Exercise instructions: Write the next part of the passage below on a design recipe for writing specifications, starting right after its last line.

Extract to read:
We will in turn discuss design methods (Sect. 3.1) and tools (Sect. 3.2).

3.1 A Design Recipe for Writing Specifications

One of the challenges every author faces is the “blank page syndrome” [9]: given a problem statement, they must fill a blank page (or editor) with magical incantations that match the given statement. For many students, this can be a daunting and even overwhelming experience; ones for whom it is not are sometimes merely overconfident in their abilities.

However, in other design disciplines—from electrical engineering to building architecture—designers produce not just one final artifact but a series of intermediate artifacts, using a range of representations with distinct viewpoints that hide some aspects and make others salient. What might that look like in our discipline?

One answer is provided by How to Design Programs [9], which breaks down the programming process into a series of steps called the Design Recipe. These steps incrementally build towards a solution, alternating abstract and concrete steps that build on previous ones. For programming, these steps are:

  1. 1.

    Data definitions: translating what is given in the problem statement into abstract descriptions for the computer system.

  2. 2.

Records provided:
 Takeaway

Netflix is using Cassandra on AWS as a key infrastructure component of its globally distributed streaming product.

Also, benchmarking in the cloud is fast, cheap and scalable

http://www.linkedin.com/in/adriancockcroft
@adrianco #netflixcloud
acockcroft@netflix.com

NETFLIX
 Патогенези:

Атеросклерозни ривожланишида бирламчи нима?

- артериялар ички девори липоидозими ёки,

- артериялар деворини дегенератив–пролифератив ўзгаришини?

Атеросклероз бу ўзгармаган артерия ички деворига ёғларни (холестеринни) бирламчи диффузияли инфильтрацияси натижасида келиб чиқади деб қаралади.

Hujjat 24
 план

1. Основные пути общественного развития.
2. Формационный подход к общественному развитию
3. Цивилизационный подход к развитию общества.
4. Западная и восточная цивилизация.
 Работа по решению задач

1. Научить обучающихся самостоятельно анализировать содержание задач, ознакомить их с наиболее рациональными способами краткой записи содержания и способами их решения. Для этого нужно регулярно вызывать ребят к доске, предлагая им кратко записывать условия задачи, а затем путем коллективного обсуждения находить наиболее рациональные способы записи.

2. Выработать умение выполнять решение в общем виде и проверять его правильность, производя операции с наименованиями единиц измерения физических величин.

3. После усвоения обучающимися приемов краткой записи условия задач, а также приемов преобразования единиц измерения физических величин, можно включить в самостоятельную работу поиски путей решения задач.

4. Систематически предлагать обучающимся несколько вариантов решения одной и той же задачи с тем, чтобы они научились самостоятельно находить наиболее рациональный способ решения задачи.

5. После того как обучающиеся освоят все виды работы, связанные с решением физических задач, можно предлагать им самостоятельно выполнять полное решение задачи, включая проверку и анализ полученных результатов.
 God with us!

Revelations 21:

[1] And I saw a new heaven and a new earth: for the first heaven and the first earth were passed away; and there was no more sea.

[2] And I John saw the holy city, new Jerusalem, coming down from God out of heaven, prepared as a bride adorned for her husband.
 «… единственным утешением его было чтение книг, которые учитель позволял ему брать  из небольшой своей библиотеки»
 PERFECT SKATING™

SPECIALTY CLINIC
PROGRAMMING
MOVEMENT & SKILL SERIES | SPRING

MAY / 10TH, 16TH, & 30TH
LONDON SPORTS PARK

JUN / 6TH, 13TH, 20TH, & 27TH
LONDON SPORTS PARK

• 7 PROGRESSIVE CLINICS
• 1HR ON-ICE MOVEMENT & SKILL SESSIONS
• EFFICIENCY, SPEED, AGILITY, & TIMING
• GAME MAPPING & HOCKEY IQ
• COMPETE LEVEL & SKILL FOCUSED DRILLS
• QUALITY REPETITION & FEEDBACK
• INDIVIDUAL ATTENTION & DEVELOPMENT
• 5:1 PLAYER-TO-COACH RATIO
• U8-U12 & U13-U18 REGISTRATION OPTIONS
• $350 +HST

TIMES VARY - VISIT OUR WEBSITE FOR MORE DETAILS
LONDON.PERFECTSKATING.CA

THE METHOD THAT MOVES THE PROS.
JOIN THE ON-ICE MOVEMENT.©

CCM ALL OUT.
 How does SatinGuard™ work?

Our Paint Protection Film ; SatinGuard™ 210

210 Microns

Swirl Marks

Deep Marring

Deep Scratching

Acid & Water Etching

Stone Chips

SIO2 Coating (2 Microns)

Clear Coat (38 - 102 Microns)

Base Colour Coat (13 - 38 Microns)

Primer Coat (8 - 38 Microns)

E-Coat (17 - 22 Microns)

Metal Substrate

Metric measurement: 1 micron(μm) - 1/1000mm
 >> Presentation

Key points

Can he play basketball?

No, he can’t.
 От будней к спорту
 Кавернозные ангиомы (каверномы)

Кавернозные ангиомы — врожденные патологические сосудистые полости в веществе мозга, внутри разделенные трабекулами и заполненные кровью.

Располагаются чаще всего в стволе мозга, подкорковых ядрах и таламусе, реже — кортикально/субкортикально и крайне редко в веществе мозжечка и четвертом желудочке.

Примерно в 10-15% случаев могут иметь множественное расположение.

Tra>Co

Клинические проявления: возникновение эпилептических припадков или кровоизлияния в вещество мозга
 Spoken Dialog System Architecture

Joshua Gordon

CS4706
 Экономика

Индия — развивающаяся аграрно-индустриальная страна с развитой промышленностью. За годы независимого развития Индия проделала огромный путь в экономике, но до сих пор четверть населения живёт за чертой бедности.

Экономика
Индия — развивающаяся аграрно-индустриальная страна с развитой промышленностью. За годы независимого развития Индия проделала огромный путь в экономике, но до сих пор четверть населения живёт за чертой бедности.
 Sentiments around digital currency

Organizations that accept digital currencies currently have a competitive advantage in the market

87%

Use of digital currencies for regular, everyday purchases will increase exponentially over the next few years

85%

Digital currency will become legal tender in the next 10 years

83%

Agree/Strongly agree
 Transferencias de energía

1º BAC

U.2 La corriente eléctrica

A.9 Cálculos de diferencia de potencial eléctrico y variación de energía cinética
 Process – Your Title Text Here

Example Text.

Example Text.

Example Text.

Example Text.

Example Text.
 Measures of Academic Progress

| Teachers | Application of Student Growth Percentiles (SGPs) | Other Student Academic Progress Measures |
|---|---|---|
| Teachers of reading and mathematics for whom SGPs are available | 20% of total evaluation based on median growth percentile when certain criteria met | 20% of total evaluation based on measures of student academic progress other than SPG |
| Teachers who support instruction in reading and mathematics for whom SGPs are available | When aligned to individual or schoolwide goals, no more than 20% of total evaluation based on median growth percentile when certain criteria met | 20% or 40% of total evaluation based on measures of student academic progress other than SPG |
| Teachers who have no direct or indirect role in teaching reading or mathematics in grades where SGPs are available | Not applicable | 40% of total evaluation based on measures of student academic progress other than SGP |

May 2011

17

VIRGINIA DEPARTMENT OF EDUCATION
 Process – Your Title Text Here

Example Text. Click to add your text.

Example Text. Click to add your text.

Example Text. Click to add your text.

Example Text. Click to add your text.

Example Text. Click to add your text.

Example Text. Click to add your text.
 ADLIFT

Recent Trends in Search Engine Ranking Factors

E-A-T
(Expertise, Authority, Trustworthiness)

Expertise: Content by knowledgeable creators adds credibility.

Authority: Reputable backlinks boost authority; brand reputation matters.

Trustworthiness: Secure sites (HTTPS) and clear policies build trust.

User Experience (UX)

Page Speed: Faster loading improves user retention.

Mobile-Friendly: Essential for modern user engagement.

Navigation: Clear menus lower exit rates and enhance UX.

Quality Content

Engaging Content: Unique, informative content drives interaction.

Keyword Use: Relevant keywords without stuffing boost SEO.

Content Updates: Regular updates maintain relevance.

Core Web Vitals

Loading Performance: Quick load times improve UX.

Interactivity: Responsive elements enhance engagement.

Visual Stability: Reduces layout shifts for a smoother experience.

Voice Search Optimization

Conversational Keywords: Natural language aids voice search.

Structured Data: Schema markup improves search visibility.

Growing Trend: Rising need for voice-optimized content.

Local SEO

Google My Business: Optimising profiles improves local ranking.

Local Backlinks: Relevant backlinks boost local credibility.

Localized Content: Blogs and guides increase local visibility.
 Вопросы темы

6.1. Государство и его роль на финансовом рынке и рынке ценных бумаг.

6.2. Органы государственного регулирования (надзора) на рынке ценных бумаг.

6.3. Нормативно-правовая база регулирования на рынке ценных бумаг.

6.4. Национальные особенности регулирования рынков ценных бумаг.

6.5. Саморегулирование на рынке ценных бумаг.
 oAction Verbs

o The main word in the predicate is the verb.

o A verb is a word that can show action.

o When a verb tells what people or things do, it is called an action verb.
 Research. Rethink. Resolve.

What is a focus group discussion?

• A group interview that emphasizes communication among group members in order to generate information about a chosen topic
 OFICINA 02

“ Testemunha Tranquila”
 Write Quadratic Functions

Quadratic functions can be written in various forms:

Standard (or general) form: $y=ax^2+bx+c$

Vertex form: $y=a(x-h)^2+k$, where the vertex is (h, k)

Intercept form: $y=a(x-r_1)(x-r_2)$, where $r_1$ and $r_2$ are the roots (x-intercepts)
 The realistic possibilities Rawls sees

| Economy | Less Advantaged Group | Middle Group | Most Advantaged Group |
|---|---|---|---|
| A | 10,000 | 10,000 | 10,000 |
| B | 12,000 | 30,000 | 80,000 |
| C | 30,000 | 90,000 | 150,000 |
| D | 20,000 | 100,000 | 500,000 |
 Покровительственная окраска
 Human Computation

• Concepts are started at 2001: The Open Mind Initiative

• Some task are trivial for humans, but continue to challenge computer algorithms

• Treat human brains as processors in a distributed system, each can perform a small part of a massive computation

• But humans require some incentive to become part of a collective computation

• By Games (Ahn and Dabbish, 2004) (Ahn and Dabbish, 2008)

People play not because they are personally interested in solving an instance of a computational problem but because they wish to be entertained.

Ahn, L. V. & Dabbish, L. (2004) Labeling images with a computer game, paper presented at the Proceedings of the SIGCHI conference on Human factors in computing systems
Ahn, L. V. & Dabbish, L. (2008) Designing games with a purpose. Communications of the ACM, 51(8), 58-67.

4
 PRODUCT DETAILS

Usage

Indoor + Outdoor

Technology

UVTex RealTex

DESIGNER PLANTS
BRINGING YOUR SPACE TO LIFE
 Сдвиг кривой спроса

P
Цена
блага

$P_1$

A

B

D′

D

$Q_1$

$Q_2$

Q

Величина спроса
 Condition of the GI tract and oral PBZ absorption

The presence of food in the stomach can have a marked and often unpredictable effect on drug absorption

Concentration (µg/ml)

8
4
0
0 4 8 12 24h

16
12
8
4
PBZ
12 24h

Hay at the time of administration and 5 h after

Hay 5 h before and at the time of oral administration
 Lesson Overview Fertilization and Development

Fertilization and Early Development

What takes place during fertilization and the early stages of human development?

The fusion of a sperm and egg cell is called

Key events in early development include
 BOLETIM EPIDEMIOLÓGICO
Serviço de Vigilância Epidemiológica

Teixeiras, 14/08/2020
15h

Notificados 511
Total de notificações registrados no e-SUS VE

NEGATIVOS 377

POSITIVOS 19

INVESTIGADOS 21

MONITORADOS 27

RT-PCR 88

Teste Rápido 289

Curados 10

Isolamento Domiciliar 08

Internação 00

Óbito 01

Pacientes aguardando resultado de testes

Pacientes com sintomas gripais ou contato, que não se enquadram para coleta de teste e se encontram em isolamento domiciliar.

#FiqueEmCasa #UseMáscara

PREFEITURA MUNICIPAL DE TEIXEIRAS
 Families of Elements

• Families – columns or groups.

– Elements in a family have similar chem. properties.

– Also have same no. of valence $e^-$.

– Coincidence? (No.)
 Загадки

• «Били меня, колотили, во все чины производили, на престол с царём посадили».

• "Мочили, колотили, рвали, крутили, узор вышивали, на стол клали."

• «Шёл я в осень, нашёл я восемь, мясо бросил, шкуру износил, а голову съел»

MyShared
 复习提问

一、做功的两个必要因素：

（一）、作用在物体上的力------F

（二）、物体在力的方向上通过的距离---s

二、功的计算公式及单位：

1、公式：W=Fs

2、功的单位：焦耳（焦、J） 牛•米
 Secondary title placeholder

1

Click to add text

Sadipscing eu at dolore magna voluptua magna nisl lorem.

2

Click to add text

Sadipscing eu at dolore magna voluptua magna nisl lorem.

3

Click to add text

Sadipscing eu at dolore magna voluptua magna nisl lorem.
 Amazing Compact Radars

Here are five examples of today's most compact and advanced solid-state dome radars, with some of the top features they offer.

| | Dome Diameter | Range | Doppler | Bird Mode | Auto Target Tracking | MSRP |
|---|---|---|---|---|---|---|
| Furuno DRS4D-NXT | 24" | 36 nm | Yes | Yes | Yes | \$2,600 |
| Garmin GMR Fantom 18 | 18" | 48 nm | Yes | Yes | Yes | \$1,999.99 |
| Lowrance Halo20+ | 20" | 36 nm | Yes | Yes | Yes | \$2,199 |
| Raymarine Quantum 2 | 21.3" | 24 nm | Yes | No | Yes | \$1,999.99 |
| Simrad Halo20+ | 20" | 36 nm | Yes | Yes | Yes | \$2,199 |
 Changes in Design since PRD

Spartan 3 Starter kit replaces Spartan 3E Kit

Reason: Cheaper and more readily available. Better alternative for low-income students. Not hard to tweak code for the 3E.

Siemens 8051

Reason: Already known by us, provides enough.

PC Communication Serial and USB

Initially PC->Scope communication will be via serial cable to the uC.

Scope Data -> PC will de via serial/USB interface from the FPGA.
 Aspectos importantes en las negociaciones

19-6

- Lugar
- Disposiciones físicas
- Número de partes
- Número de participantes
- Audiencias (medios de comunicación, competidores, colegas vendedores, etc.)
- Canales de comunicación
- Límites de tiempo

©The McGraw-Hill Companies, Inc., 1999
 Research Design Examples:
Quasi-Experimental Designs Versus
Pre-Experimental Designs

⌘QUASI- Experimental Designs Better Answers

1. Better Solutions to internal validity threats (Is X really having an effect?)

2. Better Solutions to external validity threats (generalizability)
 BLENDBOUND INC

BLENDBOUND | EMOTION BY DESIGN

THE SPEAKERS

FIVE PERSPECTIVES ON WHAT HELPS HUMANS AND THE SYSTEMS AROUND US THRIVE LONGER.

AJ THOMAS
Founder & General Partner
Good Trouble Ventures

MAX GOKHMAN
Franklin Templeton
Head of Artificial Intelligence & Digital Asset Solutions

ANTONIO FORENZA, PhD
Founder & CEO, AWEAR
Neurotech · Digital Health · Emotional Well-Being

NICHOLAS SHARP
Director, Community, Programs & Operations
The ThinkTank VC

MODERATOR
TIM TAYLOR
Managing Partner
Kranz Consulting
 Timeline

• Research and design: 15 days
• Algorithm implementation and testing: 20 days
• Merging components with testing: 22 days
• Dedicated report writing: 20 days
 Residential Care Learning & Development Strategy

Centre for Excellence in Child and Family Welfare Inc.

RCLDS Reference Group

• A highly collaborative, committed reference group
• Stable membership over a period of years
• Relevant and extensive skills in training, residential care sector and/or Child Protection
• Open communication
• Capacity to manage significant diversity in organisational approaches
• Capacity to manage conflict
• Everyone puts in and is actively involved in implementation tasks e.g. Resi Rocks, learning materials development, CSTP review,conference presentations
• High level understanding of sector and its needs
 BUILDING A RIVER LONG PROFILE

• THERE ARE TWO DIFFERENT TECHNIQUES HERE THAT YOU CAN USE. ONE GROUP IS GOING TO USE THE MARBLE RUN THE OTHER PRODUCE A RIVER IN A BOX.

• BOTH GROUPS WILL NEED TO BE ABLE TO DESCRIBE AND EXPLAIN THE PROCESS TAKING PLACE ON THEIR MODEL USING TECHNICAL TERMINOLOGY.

Exercise answer:
    Data examples: constructing examples of each data definition to ensure the student understands it, has created a well-formed definition, and can cover the cases the problem demands.

  3. 3.

    Function outline: translating the function expected in the problem into an abstract computational representation, including type signatures, purpose statements, and a function header.

  4. 4.

    Function examples: constructing input-output examples of the function’s use, using the data examples and the function outline components. These ensure the student actually understands the problem before they start working on it. These are usually written using the syntax of test cases, so they can eventually be run against the final function, but they are conceptually different: they represent exploration and understanding of the problem.

  5. 5.

    Function template: Using the data definition and function outline to create a skeleton of the body based purely on the structure of the data.

  6. 6.

    Function definition: Filling in the template to match the specific function definition, using the examples as a guide.

  7. 7.

    Testing: Constructing tests based on the chosen implementation strategy, checking for implementation-specific invariants. The goal of tests, in contrast to function examples, is to falsify the purported implementation.

There is significant cognitive theory backing the use of this recipe. The process corresponds to Bruner’s notion of scaffolding [31], while the steps reflect Vygotsky’s theory of zones of proximal development [29]. The progression from data through examples to code and tests provides a form of concreteness fading [13]. Completed sequences form worked examples [28] that students can apply to new problems. The templates are a form of program schema [22, 27] that students can recall and reuse in constructing solutions to new problems.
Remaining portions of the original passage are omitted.